RECORD EXTRACTS:
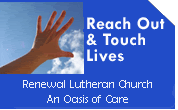 Renewal Lutheran Church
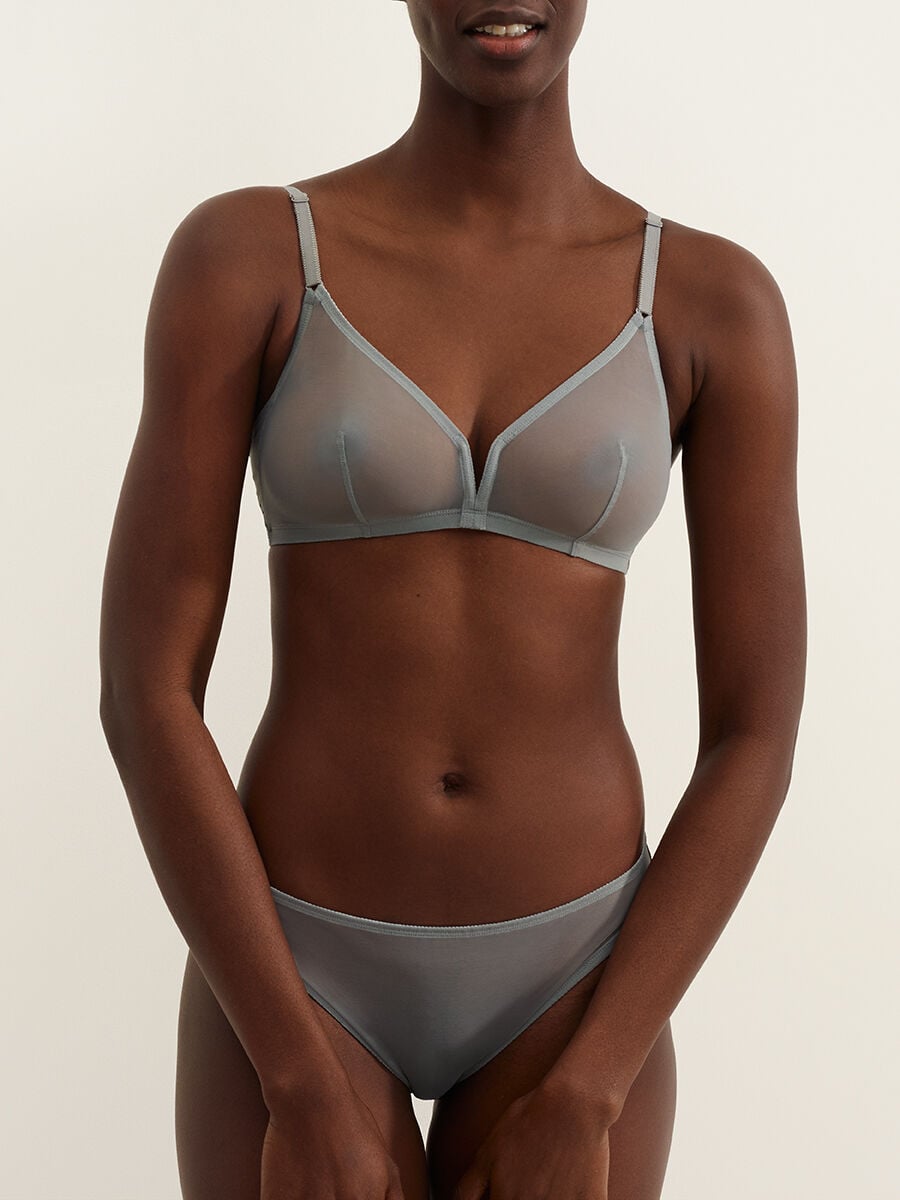 Providence tonique Reggiseno a triangolo standard vista 3 su 4
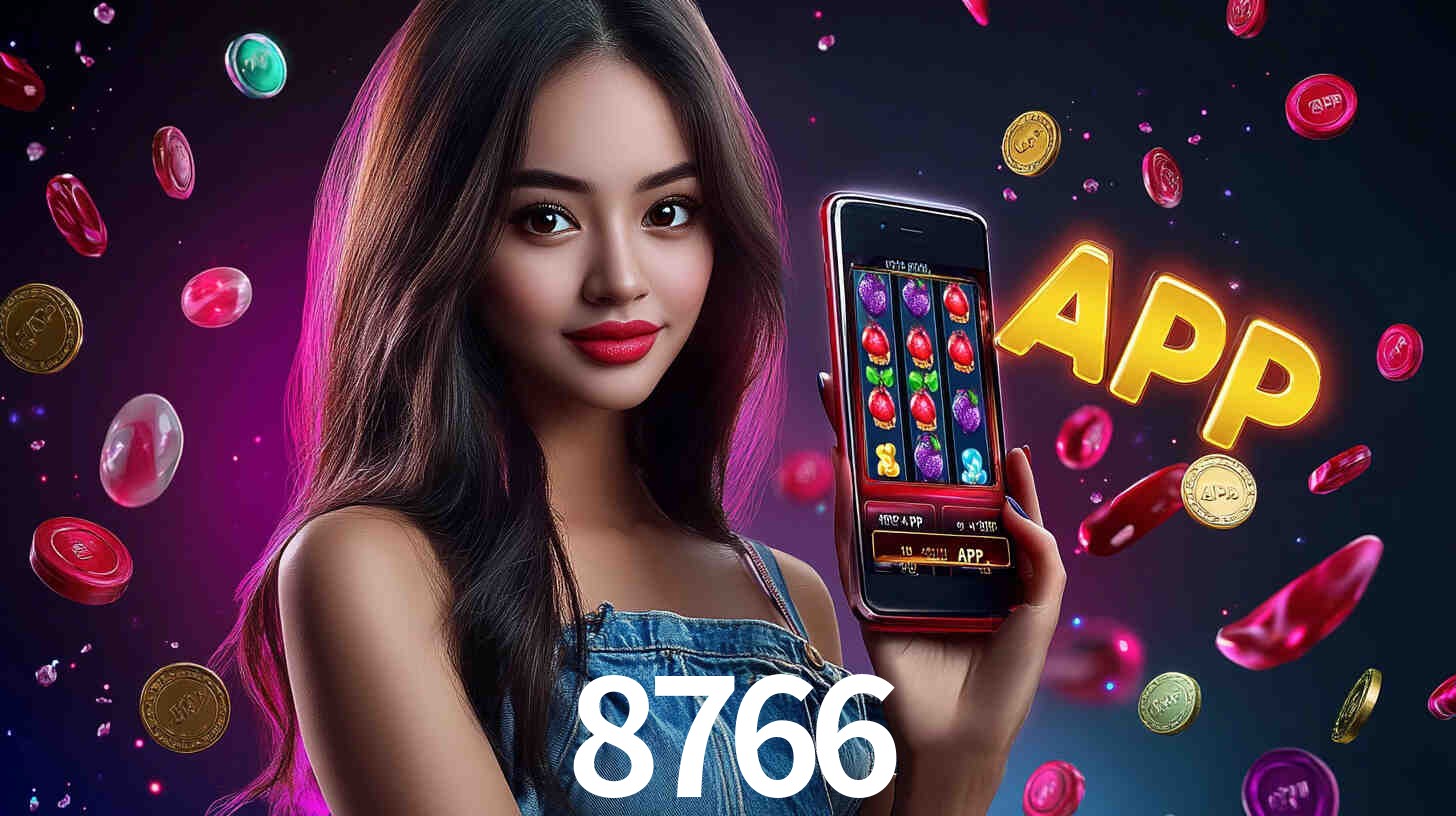 Apostas Esportivas na 8766: Um Guia Completo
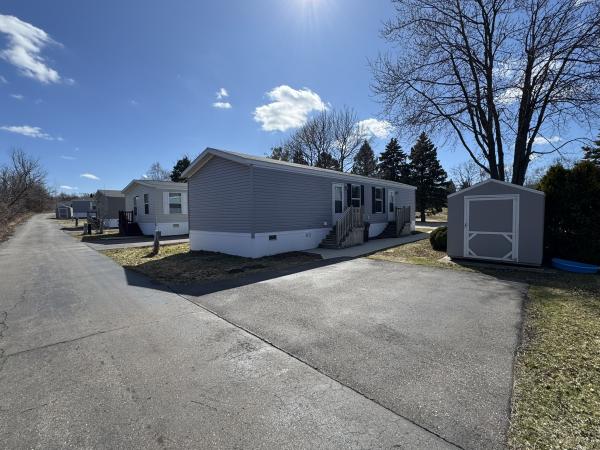 2021 Clayton - Wakarusa  Home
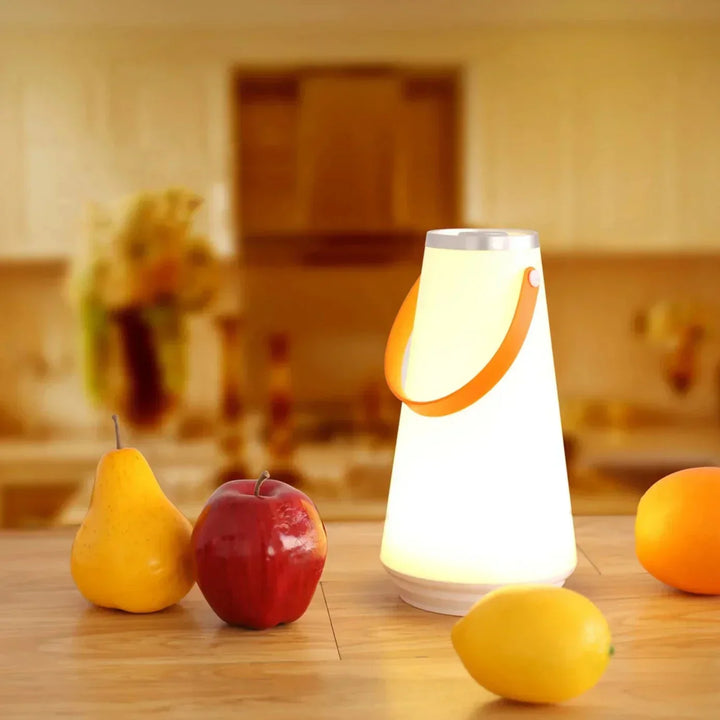 Mayday Industrial Wired Lamp | Kalsten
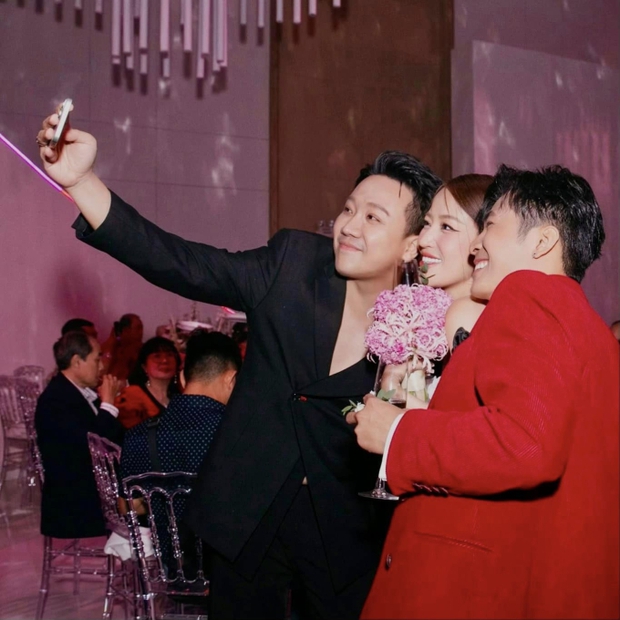 Trấn Thành đăng ảnh cận mặt, tiết lộ 1 điểm thay đổi giữa nghi vấn sang Hàn phẫu thuật thẩm mỹ?-5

ASSIGNMENT: Return the entries unchanged, save for the pictures, which do not belong in the copy.

SOLUTION FOR THIS TASK:
 Renewal Lutheran Church
 Providence tonique Reggiseno a triangolo standard vista 3 su 4
 Apostas Esportivas na 8766: Um Guia Completo
 2021 Clayton - Wakarusa  Home
 Mayday Industrial Wired Lamp | Kalsten
 Trấn Thành đăng ảnh cận mặt, tiết lộ 1 điểm thay đổi giữa nghi vấn sang Hàn phẫu thuật thẩm mỹ?-5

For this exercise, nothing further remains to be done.